Of course, it is not clear who in the Maduro government is in the mood for negotiations since the head of every branch of the Maduro government is now indicted. Making this plan viable or even relevant would require some clear offer of protection from prosecution.

The push of recent actions, however, including those just described and the ratcheting up of sanctions on gasoline seems to be aimed at causing some sort of rebellion. This is extraordinarily improbable. If a population that was poor and hungry was not able to overthrow a government that was not poor and not hungry, a population that is poor, hungry and has no gasoline is in even worse position to overthrow a government that is not hungry, not poor and now has exclusive access to gasoline.

The other theory of change that U.S. officials might have in mind is that so much suffering will cause a regime split in which mid-level military officers would turn against the regime.
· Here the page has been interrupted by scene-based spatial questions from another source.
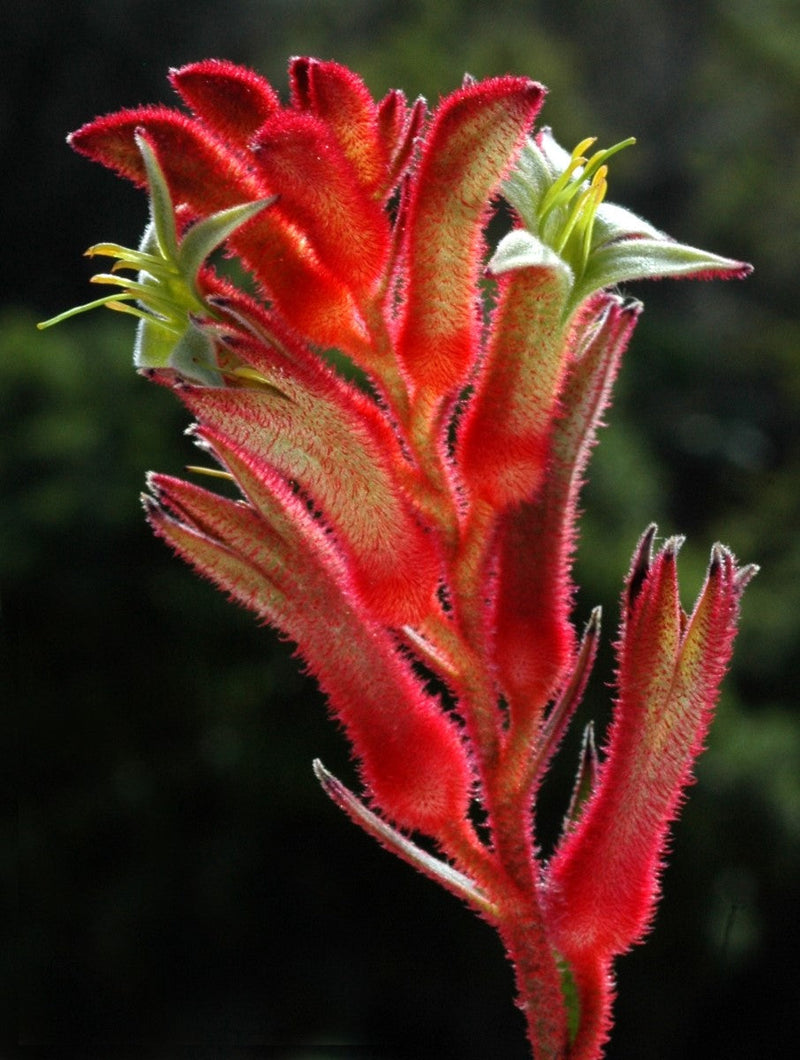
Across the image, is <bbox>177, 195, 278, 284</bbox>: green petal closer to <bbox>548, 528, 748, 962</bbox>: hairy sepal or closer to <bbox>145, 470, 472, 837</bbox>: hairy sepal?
<bbox>145, 470, 472, 837</bbox>: hairy sepal

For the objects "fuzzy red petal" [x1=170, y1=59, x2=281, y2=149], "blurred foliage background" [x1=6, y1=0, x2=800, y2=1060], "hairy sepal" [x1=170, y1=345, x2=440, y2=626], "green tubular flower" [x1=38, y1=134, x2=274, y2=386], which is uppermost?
"fuzzy red petal" [x1=170, y1=59, x2=281, y2=149]

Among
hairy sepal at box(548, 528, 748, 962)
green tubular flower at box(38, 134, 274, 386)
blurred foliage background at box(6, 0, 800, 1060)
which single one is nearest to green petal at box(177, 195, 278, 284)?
green tubular flower at box(38, 134, 274, 386)

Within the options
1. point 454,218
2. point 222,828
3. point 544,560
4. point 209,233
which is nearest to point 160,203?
point 209,233

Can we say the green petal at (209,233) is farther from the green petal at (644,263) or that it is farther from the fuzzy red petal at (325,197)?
the green petal at (644,263)

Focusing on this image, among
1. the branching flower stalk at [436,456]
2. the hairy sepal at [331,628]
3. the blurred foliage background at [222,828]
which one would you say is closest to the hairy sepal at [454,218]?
the branching flower stalk at [436,456]

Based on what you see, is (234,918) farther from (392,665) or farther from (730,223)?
(730,223)

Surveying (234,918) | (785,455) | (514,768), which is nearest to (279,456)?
(514,768)

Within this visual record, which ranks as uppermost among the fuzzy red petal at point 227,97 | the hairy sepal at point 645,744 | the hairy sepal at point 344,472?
the fuzzy red petal at point 227,97
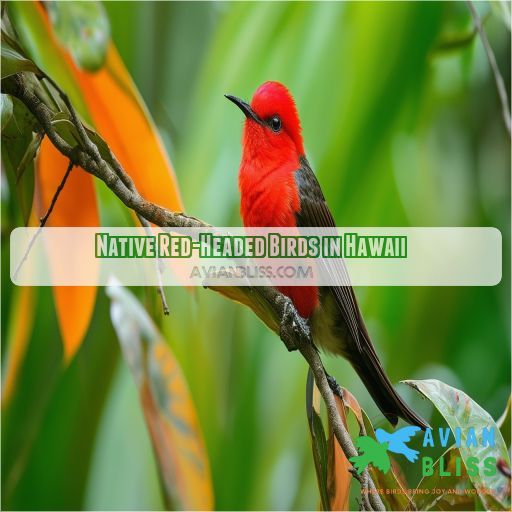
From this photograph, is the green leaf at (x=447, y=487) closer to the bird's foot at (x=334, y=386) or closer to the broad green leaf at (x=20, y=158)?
the bird's foot at (x=334, y=386)

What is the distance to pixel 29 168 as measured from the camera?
3.97 feet

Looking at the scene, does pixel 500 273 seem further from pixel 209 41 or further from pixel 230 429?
pixel 209 41

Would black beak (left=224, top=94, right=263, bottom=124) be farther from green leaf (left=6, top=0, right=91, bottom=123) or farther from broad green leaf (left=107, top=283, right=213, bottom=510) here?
broad green leaf (left=107, top=283, right=213, bottom=510)

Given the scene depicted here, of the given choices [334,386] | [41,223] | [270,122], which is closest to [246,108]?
[270,122]

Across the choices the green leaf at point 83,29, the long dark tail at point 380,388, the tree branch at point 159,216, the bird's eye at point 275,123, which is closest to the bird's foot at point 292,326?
the tree branch at point 159,216

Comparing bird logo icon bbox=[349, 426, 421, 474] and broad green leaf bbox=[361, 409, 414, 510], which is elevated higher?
bird logo icon bbox=[349, 426, 421, 474]

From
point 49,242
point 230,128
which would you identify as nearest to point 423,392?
point 230,128

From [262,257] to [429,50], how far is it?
53 centimetres

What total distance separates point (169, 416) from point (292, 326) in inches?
11.5

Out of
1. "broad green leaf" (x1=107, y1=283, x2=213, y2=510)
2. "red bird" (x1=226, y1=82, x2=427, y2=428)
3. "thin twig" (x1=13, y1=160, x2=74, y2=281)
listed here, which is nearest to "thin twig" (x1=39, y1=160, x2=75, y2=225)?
"thin twig" (x1=13, y1=160, x2=74, y2=281)

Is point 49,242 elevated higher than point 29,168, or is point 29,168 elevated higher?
point 29,168

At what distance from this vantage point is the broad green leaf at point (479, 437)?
117 centimetres

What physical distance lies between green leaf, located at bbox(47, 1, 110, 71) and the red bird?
263 mm

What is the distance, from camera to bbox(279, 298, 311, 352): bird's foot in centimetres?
116
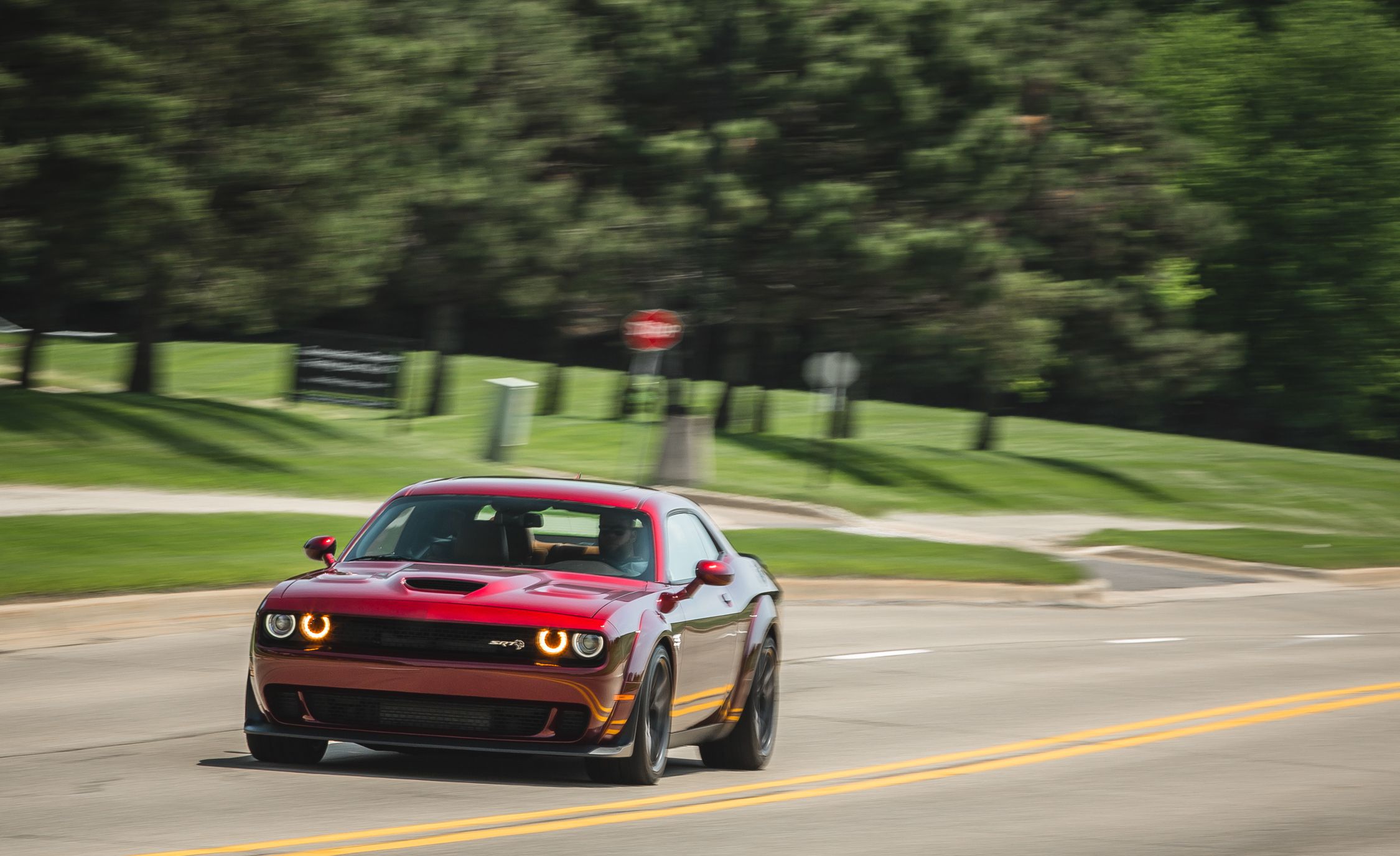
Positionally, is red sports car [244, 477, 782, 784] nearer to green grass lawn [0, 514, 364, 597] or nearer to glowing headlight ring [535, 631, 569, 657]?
glowing headlight ring [535, 631, 569, 657]

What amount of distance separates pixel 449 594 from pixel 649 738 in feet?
3.68

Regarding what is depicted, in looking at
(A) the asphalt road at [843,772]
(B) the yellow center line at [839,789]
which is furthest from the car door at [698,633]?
(B) the yellow center line at [839,789]

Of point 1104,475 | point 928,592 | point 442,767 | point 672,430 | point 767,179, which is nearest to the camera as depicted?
point 442,767

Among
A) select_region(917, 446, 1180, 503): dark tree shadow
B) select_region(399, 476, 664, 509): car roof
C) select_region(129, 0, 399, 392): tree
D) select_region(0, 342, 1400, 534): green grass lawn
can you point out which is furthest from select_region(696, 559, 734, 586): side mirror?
select_region(917, 446, 1180, 503): dark tree shadow

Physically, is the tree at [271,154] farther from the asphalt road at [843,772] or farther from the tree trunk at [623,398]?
the asphalt road at [843,772]

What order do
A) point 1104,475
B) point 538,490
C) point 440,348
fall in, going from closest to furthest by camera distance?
point 538,490
point 440,348
point 1104,475

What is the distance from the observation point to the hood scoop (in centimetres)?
834

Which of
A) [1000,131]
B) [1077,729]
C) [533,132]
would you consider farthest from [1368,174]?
[1077,729]

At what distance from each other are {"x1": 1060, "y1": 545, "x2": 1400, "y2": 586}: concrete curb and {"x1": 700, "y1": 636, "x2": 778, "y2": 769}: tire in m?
19.2

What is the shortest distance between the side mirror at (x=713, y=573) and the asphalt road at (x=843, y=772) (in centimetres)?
97

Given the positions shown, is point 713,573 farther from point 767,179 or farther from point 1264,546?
point 767,179

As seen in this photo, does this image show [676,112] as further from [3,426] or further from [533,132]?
[3,426]

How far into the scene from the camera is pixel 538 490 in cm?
955

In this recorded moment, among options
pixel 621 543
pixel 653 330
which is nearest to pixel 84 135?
pixel 653 330
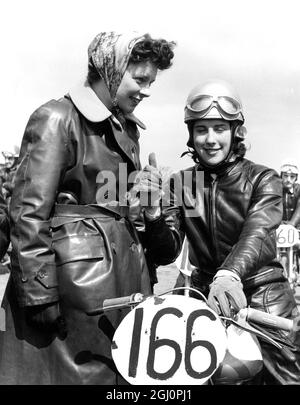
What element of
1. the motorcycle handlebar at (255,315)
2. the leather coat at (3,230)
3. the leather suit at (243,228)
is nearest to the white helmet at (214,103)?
the leather suit at (243,228)

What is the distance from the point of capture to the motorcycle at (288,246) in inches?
432

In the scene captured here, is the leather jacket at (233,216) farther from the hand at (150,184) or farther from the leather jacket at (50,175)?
the leather jacket at (50,175)

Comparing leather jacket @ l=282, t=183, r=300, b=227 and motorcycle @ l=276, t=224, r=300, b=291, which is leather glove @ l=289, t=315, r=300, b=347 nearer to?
motorcycle @ l=276, t=224, r=300, b=291

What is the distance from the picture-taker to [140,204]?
3102 millimetres

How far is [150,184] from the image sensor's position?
289cm

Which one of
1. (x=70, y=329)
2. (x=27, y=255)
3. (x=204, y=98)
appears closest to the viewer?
(x=27, y=255)

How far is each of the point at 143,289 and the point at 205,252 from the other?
461mm

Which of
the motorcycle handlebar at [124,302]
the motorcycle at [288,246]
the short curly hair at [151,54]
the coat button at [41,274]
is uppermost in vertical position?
the short curly hair at [151,54]

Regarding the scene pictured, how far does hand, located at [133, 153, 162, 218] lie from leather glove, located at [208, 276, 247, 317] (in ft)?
1.67

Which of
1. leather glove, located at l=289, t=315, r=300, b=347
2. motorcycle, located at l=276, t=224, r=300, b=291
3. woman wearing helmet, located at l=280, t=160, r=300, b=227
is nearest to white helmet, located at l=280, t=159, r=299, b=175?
woman wearing helmet, located at l=280, t=160, r=300, b=227

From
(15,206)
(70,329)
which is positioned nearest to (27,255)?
(15,206)

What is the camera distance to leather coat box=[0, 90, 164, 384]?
110 inches

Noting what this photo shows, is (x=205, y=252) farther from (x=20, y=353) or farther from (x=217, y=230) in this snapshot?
(x=20, y=353)

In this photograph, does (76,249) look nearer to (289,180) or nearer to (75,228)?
(75,228)
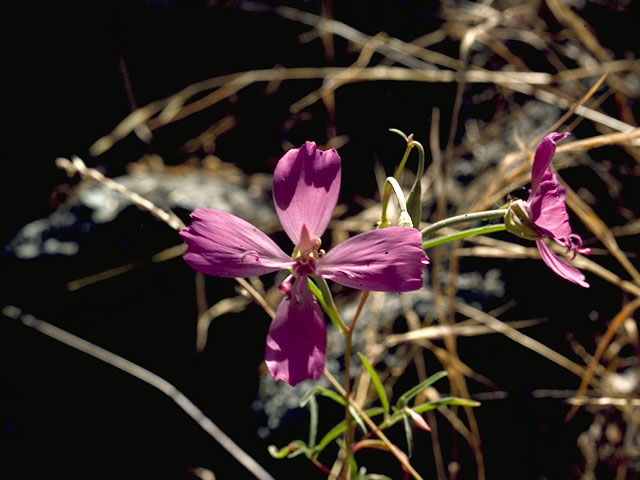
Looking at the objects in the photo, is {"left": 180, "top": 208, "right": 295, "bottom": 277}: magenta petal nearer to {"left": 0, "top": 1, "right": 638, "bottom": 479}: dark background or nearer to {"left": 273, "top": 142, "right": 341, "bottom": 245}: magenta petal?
{"left": 273, "top": 142, "right": 341, "bottom": 245}: magenta petal

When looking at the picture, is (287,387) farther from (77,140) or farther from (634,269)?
(77,140)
However, the probability of this in an armed forces shot through with counter-intelligence operations is exceedingly low. Witnessing Venezuela’s downward spiral and the immiseration of its population has indeed caused a couple of small military uprisings and conspiracies. But they were either detected before the gained traction or easily put down. There is no reason to believe the situation is different now.

The end result of this push, then, is likely to be more suffering among the population, an opposition that considered even more irrelevant by the population, and Maduro consolidating power.

In the piece we suggest a much better direction would be to try to diplomatically engage international stakeholders, such as Russia, to make a deal regarding Venezuela that could obligate the two sides to see negotiations as the only way out. Here are our last two paragraphs:

The chances for a successful negotiated transition in Venezuela would greatly improve if international cooperation can be achieved to support the negotiations and a compromise outcome. Up to now, the U.S. government and Russia have each provided their respective Venezuelan allies with a better alternative than a negotiated agreement. If the United States and Russia were to align on Venezuela, it would be virtually impossible for either side to resist meaningful compromise.

Last June, Sweden organized a meeting in Stockholm of governments concerned with Venezuela, but the U.S. government did not attend. If a second Stockholm meeting is arranged, the Trump administration would do well to participate actively and help forge an international compromise on how to support a transition in Venezuela. International consensus could possibly lay the foundation for Venezuelans to undertake the difficult but desperately needed turn to national reconciliation and reconstruction.